Plus Size Wedding Dresses - Are Bridal Shops Doing It All Wrong?
My shop has been open for almost a year now, and I've appreciated everything it's taught me so far! Originally, I thought I was going to do plus size women a favor by opening a shop that only carries plus size wedding dresses in sizes 14 - 32 or larger, custom sizes. If you've read my about us page, you'll see a glimpse of what I'm talking about. I was super excited that I would be doing something different, unlike the majority of the bridal industry, as they've been pretty slow to catch on.
As I did more research, I remembered back to when I was in my 20's (only 6 years ago!) and recalled that I was not as "okay" with being plus size as I am now. I hadn't come to terms with it yet, and instead it seemed as though I was constantly made to feel less than. In fact, most of the time I loathed going clothes shopping, especially with my two thin sisters, or my mom. It seemed every store we went in had a huge selection of clothes for them to browse through, while I walked quickly to a small section that mainly carried clothing geared toward middle-aged and older women. I was done looking in about five minutes, and would go back to where my sisters were still shopping, feeling frustrated and upset at the designers of "regular" size clothes. I would constantly find cute clothes that just didn't come in my size. Why couldn't designers just use more fabric and make more items in additional sizes? Why was this so difficult?
I remember being completely resistant to shopping in exclusively plus size stores. Ducking into Torrid hoping no one saw me go in because I was ashamed to have to shop there. But they were one of the very few stores who carried clothing that didn't look like I should be wearing grandma shoes and a visor with it. I won't even share the awful things I said in my head about places like Lane Bryant or the Avenue. Each time I needed clothing, it seemed like I had to show the world that I had failed at life. That people were probably looking at me going in there and think that I'm lazy, unhealthy, and just sit around and overeat all the time, so now I have to shop here. *It wasn't until years later that I've become more comfortable with just being me, and not worrying what about what people think! Most of this was just my own insecurities getting the best of me.
When it came time to go wedding dress shopping, my experience was not any different. I went to several boutiques looking for plus size wedding dresses, as well as David's Bridal, before I gave in, settling for something that worked.

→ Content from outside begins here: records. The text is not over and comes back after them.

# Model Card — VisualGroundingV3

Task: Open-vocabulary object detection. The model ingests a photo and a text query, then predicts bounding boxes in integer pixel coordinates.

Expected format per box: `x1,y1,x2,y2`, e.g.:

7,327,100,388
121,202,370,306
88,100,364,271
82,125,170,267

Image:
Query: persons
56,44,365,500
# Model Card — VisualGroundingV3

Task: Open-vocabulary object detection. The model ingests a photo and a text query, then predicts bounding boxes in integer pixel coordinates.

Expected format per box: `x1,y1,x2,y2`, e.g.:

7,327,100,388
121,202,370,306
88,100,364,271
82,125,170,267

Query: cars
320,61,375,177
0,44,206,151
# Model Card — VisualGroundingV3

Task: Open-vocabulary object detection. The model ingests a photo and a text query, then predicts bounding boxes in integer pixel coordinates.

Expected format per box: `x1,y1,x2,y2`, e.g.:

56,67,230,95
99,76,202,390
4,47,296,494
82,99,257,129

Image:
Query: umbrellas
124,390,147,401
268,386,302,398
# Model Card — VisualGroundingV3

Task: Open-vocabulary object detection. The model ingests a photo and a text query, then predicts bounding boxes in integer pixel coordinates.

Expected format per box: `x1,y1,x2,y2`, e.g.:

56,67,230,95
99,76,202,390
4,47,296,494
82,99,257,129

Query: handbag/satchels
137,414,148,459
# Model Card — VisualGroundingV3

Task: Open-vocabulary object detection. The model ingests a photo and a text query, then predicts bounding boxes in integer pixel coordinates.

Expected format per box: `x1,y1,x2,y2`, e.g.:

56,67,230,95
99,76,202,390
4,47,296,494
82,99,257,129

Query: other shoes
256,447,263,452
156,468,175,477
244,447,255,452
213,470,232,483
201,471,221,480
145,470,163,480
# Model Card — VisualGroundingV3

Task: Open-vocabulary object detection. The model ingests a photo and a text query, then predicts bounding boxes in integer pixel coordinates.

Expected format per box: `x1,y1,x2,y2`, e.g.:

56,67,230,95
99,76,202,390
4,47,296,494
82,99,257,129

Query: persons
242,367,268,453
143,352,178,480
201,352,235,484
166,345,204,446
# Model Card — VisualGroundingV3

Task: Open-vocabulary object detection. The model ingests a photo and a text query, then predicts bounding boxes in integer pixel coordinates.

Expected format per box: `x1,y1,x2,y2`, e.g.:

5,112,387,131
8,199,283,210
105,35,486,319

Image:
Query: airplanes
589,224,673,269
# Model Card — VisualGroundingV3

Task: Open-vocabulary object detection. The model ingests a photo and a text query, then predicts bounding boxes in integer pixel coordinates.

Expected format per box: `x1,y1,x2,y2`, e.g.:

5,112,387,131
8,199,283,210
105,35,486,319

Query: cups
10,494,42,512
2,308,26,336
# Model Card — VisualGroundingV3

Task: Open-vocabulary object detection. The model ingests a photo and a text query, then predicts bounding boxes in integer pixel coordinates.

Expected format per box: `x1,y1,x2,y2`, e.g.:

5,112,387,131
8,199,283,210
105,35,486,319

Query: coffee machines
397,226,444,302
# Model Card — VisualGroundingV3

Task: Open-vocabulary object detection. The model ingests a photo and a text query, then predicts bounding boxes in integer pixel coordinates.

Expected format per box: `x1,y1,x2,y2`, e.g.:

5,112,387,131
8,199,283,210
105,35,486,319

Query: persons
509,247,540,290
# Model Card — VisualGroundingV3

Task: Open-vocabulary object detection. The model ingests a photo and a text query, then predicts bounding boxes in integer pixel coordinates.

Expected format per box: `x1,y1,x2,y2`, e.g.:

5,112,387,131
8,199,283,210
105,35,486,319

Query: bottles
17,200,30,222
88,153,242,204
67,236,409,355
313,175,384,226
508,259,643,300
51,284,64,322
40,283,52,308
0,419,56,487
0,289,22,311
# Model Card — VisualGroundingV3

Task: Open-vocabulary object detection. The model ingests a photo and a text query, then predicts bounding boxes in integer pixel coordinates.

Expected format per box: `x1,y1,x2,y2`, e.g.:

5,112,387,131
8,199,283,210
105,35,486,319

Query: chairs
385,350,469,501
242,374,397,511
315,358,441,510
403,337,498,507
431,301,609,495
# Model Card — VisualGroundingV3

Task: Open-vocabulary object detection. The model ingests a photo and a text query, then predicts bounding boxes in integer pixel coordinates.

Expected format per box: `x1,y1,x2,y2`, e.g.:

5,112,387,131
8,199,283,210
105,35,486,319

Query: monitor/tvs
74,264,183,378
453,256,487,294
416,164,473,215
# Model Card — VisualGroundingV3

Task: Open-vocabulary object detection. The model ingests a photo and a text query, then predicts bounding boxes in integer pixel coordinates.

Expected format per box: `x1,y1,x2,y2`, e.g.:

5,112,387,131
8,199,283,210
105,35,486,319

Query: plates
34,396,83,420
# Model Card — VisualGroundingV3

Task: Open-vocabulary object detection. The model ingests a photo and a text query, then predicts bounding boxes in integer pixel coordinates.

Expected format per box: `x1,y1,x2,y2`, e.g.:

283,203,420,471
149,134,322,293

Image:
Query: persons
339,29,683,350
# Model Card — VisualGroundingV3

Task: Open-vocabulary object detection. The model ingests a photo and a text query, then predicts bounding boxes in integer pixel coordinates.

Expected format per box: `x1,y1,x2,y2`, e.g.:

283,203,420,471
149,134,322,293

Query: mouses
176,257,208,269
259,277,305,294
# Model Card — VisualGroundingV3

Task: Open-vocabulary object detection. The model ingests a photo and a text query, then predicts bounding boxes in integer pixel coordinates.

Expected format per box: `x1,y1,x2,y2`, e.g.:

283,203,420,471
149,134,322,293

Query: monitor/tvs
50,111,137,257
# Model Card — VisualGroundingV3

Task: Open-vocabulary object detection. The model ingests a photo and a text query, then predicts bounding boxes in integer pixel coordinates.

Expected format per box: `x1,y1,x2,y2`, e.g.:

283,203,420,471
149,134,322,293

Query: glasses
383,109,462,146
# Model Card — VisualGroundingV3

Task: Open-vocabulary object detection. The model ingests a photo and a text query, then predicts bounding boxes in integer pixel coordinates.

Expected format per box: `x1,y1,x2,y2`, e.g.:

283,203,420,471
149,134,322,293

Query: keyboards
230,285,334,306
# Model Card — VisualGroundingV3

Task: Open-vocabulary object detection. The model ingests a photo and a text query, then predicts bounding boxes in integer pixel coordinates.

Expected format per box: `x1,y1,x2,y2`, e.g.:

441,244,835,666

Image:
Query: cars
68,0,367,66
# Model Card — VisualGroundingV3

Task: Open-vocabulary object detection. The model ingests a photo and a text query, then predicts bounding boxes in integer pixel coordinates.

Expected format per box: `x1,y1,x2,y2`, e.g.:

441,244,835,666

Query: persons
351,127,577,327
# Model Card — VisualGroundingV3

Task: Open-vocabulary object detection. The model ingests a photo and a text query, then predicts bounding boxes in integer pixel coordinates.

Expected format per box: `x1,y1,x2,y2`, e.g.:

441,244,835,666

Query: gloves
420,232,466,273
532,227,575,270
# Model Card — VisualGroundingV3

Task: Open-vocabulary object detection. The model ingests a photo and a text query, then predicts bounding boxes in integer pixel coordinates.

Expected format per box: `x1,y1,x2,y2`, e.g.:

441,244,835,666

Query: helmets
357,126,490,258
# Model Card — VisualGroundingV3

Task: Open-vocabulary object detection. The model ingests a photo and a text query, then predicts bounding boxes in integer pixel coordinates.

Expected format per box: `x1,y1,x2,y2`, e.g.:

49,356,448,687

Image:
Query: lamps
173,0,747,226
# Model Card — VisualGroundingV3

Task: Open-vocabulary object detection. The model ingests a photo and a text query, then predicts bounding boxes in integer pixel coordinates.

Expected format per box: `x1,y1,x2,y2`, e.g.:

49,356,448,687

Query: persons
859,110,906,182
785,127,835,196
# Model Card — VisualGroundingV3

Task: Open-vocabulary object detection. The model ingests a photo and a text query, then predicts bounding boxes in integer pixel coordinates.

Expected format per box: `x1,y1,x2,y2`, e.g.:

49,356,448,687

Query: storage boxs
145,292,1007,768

The point is, NO ONE wants to go into a separate clothing store for overweight people to shop. No one wants to go to a separate section for overweight people to browse through a very small, limited selection of clothes, and feel judged while you're there. It's like constantly being told, you're not good enough to shop here. The solution most people will say? Just lose weight. Then you'll fit into "regular" size clothes. Great!! Thank you for pointing out what I am so painfully aware of every single day I wake up and look at myself in the mirror! I often find myself just resorting to shopping online because I might have better luck finding a bit more of a selection. However, even when shopping online, most stores still have a "Women's" section, and a separate "Plus Size" section. WHHHYYYYY????
68% of American women wear a size 14 or above. We don't want to be labeled as plus size and have to shop only in the 'other' part of the store if you're above a size 20. Plus, there aren't really any industry standards, so sizes can vastly differ between brands. Everyone knows that bridal shops are known for dresses running small because of "couture sizing," which puts plus size brides at an even greater shopping disadvantage. Not only are you told that there's a limited selection of gowns to be able to try on, or that only a limited selection of the gowns in the boutique are available in larger sizes, but now that size 20 that you may or may not have felt so great about in the first place actually needs to be a size 24 to fit you.
I realized I was doing it all wrong! Just like all of the other bridal stores I've seen. I thought I was doing plus size ladies like myself a favor by creating a shop where larger sizes only would be found, but I quickly realized that I was only perpetuating the problem. No bride size 14-20 is going to shop here when they can find gowns in stores that carry 'regular' sizes. And while a bride that wears a larger size might be lucky enough to stumble across my site, I'm certainly not doing them any favors by keeping them separate! Unfortunately I still have to put "plus size" in my product listings because I won't show up in searches otherwise!
I decided to start following in the footsteps of other industry leaders like ModCloth. There are no separate sections for plus size and regular size. There's no feeling banished to a small section of the store with a limited selection, or needing to filter selections in the store to find the items that come in plus size - they all do! And they're just listed as sizes. No "W" after the number to indicate that it's larger. If we want to start changing the industry, this is the shift that needs to start happening toward inclusivity. So, while my focus may remain more toward creating a shop where an abundance of plus size gowns are available, they can be purchased in any size. No one is excluded.
In the slight defense of the bridal industry, I completely understand how difficult and expensive it is for shop owners to purchase sample gowns in larger sizes when there are already minimum purchases to keep up with. I understand that it's a risk to invest in this area, and, I understand that it can be difficult for salespeople who are not overweight to understand the needs of a plus size bride. But we really need to figure it out! I believe it's a risk worth taking.